STUDY TEXT section start

Requirements – iSamples

1 01 Mint Identifiers

Mint identifiers and manage record.

Records are never deleted in SESAR. Sometimes they are deactivated.

Metadata will need to be updated.

Derived from

Actors

Curator
Research Contributor

Components

iSB
Original Source

2 02 Awareness of how specimens are being used

Provide metrics that indicate usage of a specimen.

Requires that specimen access events are logged and retrievable.

Usage metrics should include derived products as well, and so it is necessary to locate related content and usage metrics associated with the related content.

Derived from:

S1

Actors

Portal manager
Research-contributor
Research-consumer

Components

iSB
iSC

3 03 Availability of all information related to a sample

A sample has related content. All relations (transitive) need to be discoverable in the view of a sample. There are different types of relations. For example an image may be associated with a sample through a relationship that is different to the relationship between a sample and derived products. In an RDF view, the type of relation is the predicate of the association between a sample (subject) and the related item (object). Relationships occur within a context and there may be multiple contexts associated with any content.

STUDY TEXT section end

_WHAT TO WORK ON_
**a.** Would you reproduce the iSamples requirements word for word, starting with "Requirements – iSamples" and going on through "to be updated."?
**b.** How would you sum up the iSamples requirements in two sentences?

DATA SECTION section start

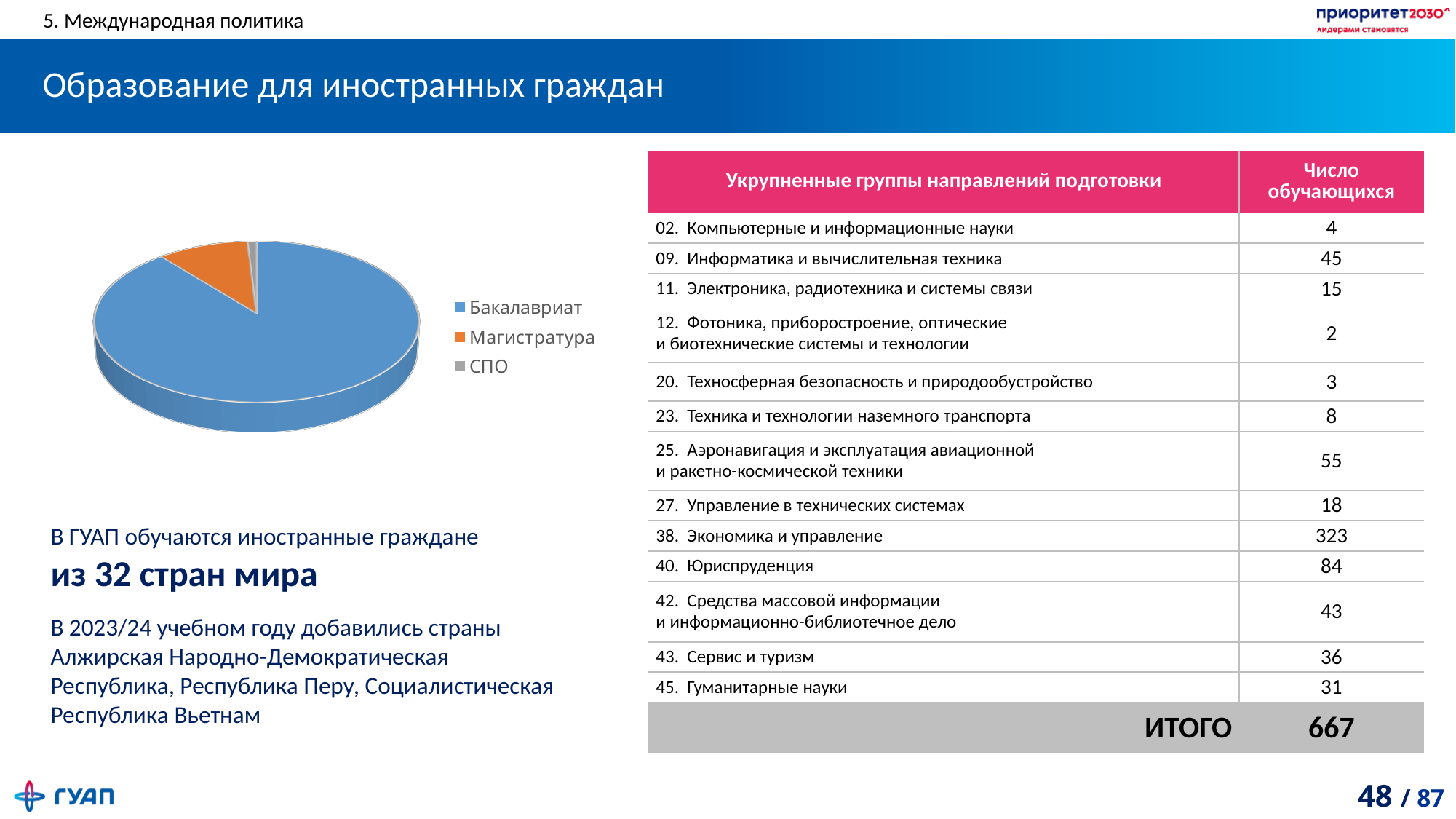
In the pie chart, which slice is larger: Бакалавриат or Магистратура? Бакалавриат Which category has the largest slice in the pie chart? Бакалавриат How many categories does the legend of the pie chart list? 3 Does the Бакалавриат slice take up more or less than half of the pie chart? more In the pie chart, which slice is larger: Магистратура or СПО? Магистратура Which category has the smallest slice in the pie chart? СПО What colour is the Магистратура slice in the pie chart? orange What kind of chart is shown on the left of the slide? pie chart Which legend entry of the pie chart is shown in blue? Бакалавриат How many slices does the pie chart have? 3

DATA SECTION section end

_LIST OF ANSWERS_
**a.**
Requirements – iSamples

1 01 Mint Identifiers

Mint identifiers and manage record.

Records are never deleted in SESAR. Sometimes they are deactivated.

Metadata will need to be updated.

**b.** The iSamples requirements call for minting identifiers and managing records, which are never deleted in SESAR but sometimes deactivated. They also call for usage metrics for a specimen and its derived products, based on logged and retrievable access events, and for all of a sample's transitive relations to be discoverable in its view.